Building and sustaining tailored business relationships with key customers and suppliers can lead to a competitive advantage. However, partnerships are challenging to manage. Too often, managers enter into a relationship with another member of the supply chain without either side clearly identifying their expectations. This is the primary reason why these relationships fail to meet the goals of one or both sides. With this in mind, we have developed a model that can be used to identify the business reasons for building more closeness in a relationship (these are called 'drivers' of the partnership).

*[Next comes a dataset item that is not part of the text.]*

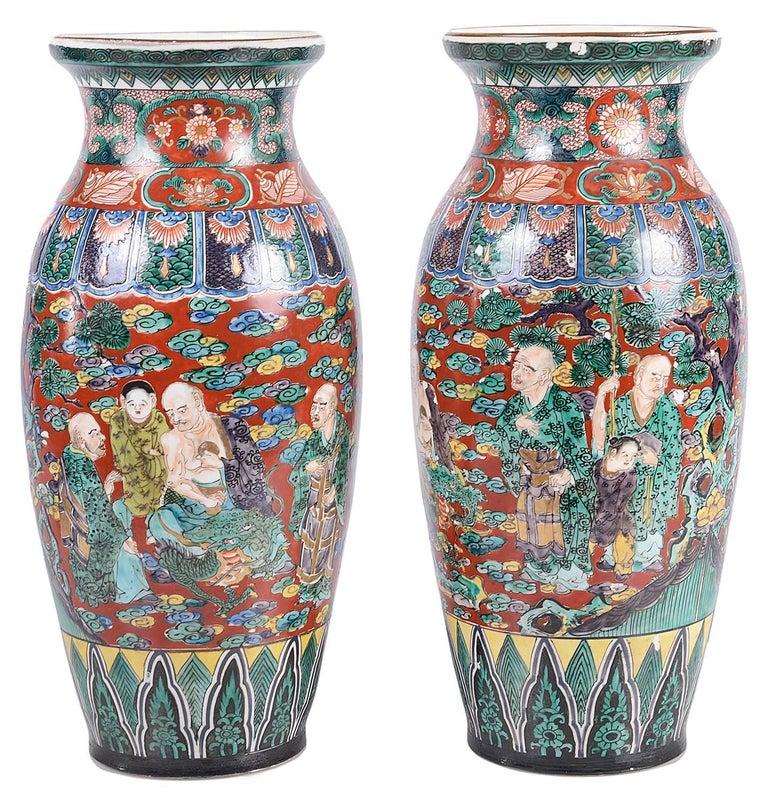 Pair Of 19th Century Kutani Vases For Sale At 1stdibs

In a day-and-a-half partnership meeting, a cross-functional management team from each company works separately with a facilitator to identify their firm's drivers of the partnership. After both sides have agreed on the drivers, the next step is to identify the appropriate type of partnership by considering the strength of the drivers and how well the two organizations mesh. The output of the day-and-a-half meeting is a strategy and an action plan for managing the relationship and achieving each organization's drivers.
We have conducted more than 100 partnership meetings with major corporations around the world. One example is the Wendy's and Tyson relationship, which was the basis for a 2004 article in Harvard Business Review. You can also read about the Partnership Model in Chapter 15 of the Supply Chain Management book or purchase the new Building High Performance Business Relationships book which contains an in-depth description of the model and provides details about how to use it.
For companies that don't have one and one-half days to spare, we have developed a shortened version of the model called The Collaboration Framework. The Collaboration Framework is used in a one-day meeting, again with two parties considering their relationship. It focuses on the same driver categories but this time participants identify 18-24 month performance goals for each driver and assign each driver a priority (critical, very important and important). Then, the teams decide what they can accept as joint goals and develop a plan for implementation.
Ultimately both models are about an agreed evolution in the relationship – one that is negotiated, transparent and accountable. If you get it right, you can co-create value and both sides win.
If you would like more information about our facilitation services please contact us at firstname.lastname@example.org
The Coca-Cola Company uses the Partnership Model to structure a discussion of each company's business strategies and the "drivers" of partnership as the launching point for its strategic supplier partnership process. A joint partnership plan is created as a result of this discussion at the partnership meeting. The plan includes 3-5 annual objectives and specific initiatives, which are assigned to an owner at each company. Our partnership management routines ensure that the initiatives get done and we maintain the momentum generated in the partnership meeting.